How Close to Regular Must a Multipartite Tournament Be to Secure a Given Path Covering Number?

Abstract

If $x$ is a vertex of a digraph $D$, then we denote by $d^{+}(x)$ and $d^{-}(x)$ the outdegree and the indegree of $x$, respectively. The global irregularity of a digraph $D$ is defined by $i_g(D)=max\{d^{+}(x),d^{-}(x)\}–min\{d^{+}(y),d^{-}(y)\}$ over all vertices $x$ and $y$ of $D$ (including $x=y$).

A $c$-partite tournament is an orientation of a complete $c$-partite graph. Recently, Volkmann and Winzen $[9]$ proved that $c$-partite tournaments with $i_g(D)=1$ and $c\ge 3$ or $i_g(D)=2$ and $c\ge 5$ contain a Hamiltonian path. Furthermore, they showed that these bounds are best possible.

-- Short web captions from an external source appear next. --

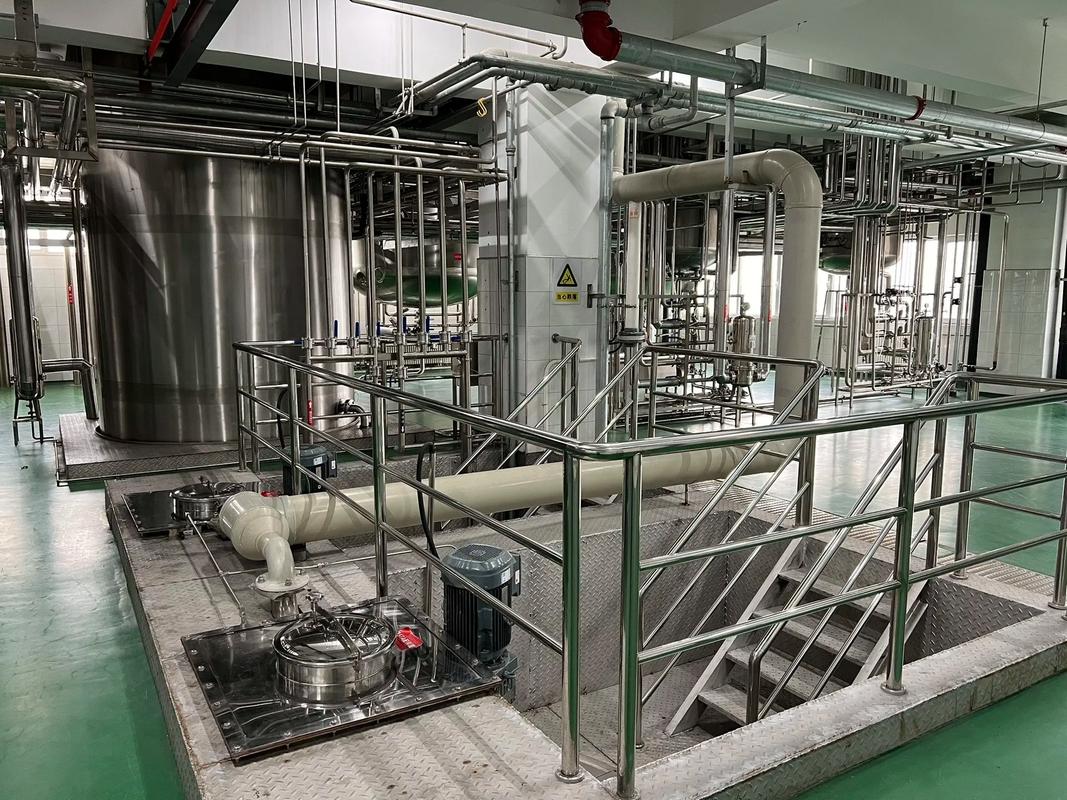 走進科技，見證品質 天津海晶集團生物發酵產品的真實驗證之旅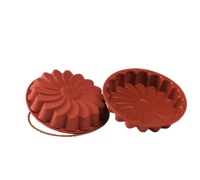 Silikomart Uniflex Silicone Marguerite Baking Mold, 8-2/3-Inch Diameter x 1-3/4-Inch High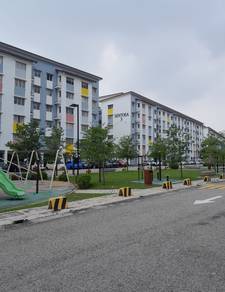 Sentosa Apartment @ Setia Alam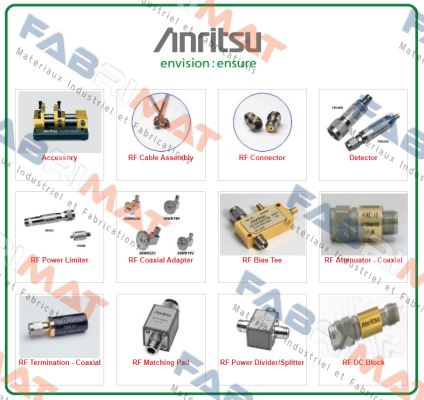 HHT-51 K 05 TC 1 ANP / 360.  Anritsu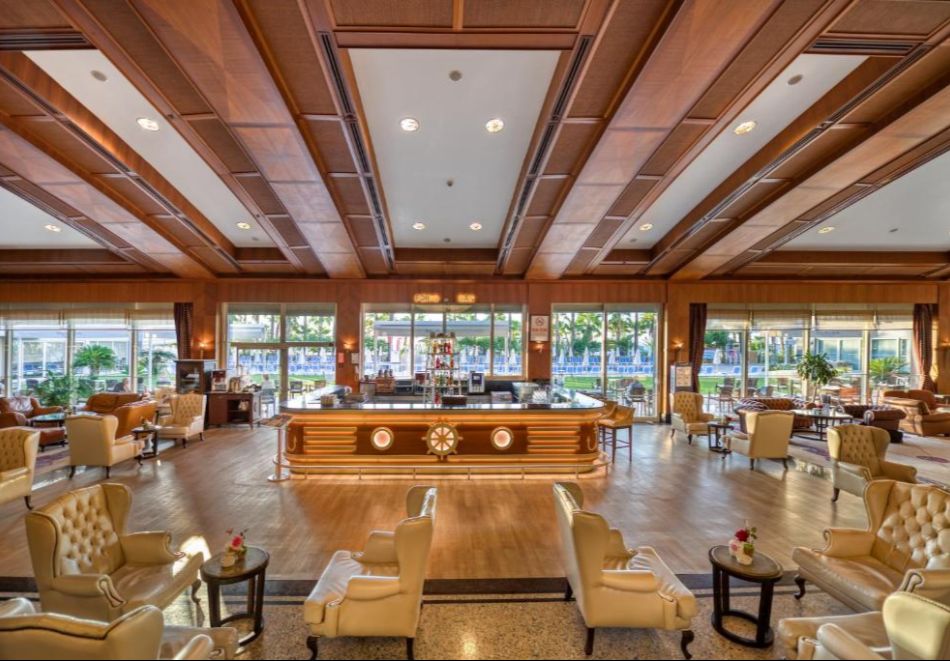 Нова Година в PORTO BELLO HOTEL RESORT & SPA 5*, Анталия, Турция! Полет от София + 4 или 5 нощувки на човек на база All inclusive.  Доплащане за Гала вечеря, снимка 11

Now, it is a natural question to generalize this problem by asking for the minimal value $g(i,k)$ with $i,k\ge 1$ arbitrary such that all $c$-partite tournaments $D$ with $i_g(D)\le i$ and $c\ge g(i,k)$ have a path covering number $pc(D)\le k$. In this paper, we will prove that $4i-4k\le g(i,k)\le 4i-3k-1$, when $i\ge k+2$. Especially in the case $k=1$, this yields that $g(i,1)=4i-4$, which means that all $c$-partite tournaments $D$ with the global irregularity $i_g(D)=i$ and $c\ge 4i-4$ contain a Hamiltonian path.